Lolita, Lolita, Lolita...



En des temps reculés, on passa une année à travailler sur un thème qui nous avait été soufflé par Gilles Barbedette alors qu'on jouait les stagiaires aux éditions Rivages : "La littérature française dans les romans américains de Vladimir Nabokov". On n'avait jamais lu une ligne de Nabokov, et c'est avec surprise et ravissement que l'on découvrit un auteur selon notre goût (humour, sens du jeu) en même temps qu'une oeuvre irrégulière, mais passionnante et jubilatoire, où la littérature française occupait de fait une place prépondérante - sous forme de citations, d'allusions, d'hommages, d'emprunts, de pastiches, etc. On retrouvait ainsi la trace de Proust, Baudelaire, Balzac, de Chateaubriand et de la Comtesse de Ségur, de Flaubert, Mérimée et Maupassant, et d'autres encore, y compris des auteurs fictifs...
Plus récemment, on avait lu sur un blog érudit où l'on se rend de temps à autre ce billet évoquant un Lolita antérieur à celui de notre cher Vlad, avec des ressemblances troublantes. On avait découvert à cette occasion qu'il existait sur le sujet toute une littérature qui aurait bien fait rigoler Vivian Darkbloom, dont le Feu Pâle moque entre autres certaines élucubrations universitaires. Ne voyait-on pas exhumées de l'oubli des oeuvres aussi impérissables que En villégiature, Lolita (1894) d'Isidore Gès et La Chanson de Lolita (1920) de René Riche ? À notre tour d'entrer dans la danse, puisque le hasard nous a fait tomber sur un petit roman de Myriam Harry, auteure oubliée (on a mis les "e") de livres "exotiques" vieillots, mais pas dénués d'intérêts. Le Premier baiser, daté de 1927 (notre édition, de 1941, dans la collection "Pour oublier la vie" de chez Tallandier, bénéficie d'une jaquette qu'on peut raisonnablement qualifier de kitsch), nous fait suivre les errances exotiques d'une certaine Lolita, venue rejoindre son mari en poste en Syrie et au Liban. On n'a pas lu livre, mais le début, une lettre de son époux à Lolita (elle avait dix-sept ans lors de leur mariage, et il en avait le double...), nous a irrésistiblement fait penser au babillage exalté, gâteux et névrosé de Humbert Humbert.

"Ma chère petite Lolita,
Enfin, enfin, j'ai une maison, une maison, une maison digne de toi, qui te plaira, j'espère, et dans laquelle nous serons heureux.
(...)
Ton arrivée, ô ma Loly jolie, mon stylo en tremble. Ma toute petite enfant ! Ah ! quand je pourrai te soulever dans mes grands bras, te serrer contre mon fidèle coeur !"

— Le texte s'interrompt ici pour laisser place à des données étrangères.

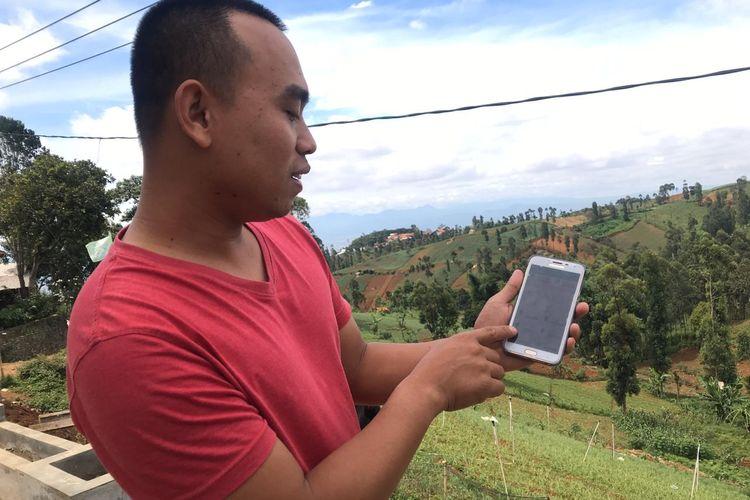 Ujang Margana (25), petani asal Cimenyan, Kabupaten Bandung, mempraktekkan penyiraman kebun lewat aplikasi di gawainya.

Alors, une nouvelle piste pour les chercheurs ?

Et pendant qu'on y est, preuve que les Lolita étaient très en vogue dans les années 20 en France, voici le poème de la page 78 de Stances, instances et inconstances de Pierre Régnier paru en 1926 dans la collection l'Alphabet des Lettres, volume dont on a déjà parlé. Évidemment, ledit poème s'intitule Lolita...


LOLITA

Lolita, tu me plais, parce que tes yeux noirs
Ont le reflet vert clair de la mélancolie
Et parce que tes cils tremblants de jalousie
Ont les franges d'un châle et l'épaisseur d'un soir.

Tu me plais parce que tu n'es pas trop jolie
Et parce que ta bouche a tant de désespoir
Que c'est à peine si l'on peut apercevoir
La fossette imperceptible de la folie.

Tes mains de satin mauve ont un parfum d'amour
Et tes bras sont si las que je voudrais un jour
Les couvrir longuement de baisers égoïstes;

Mais dans une aube d'or couleur de tournesol,
Je voudrais, Lolita, tes doigts nerveux et tristes
Pour déchirer mon cœur d'un coup d'ongle espagnol.

Commentaires

  1. "Lolita est une petite fille ; Lola est en âge de se marier, Dolores a trente ans [...]. Un jour, inspiré par l'amour, je murmurerai : Lola. Et le soir de mes noces, j'aurai Lolita dans mes bras. [...] Pour tout le monde : dona Dolores ; pour moi seul : Lolita. "

    Valéry Larbaud, Jaune Bleu Blanc, 1927.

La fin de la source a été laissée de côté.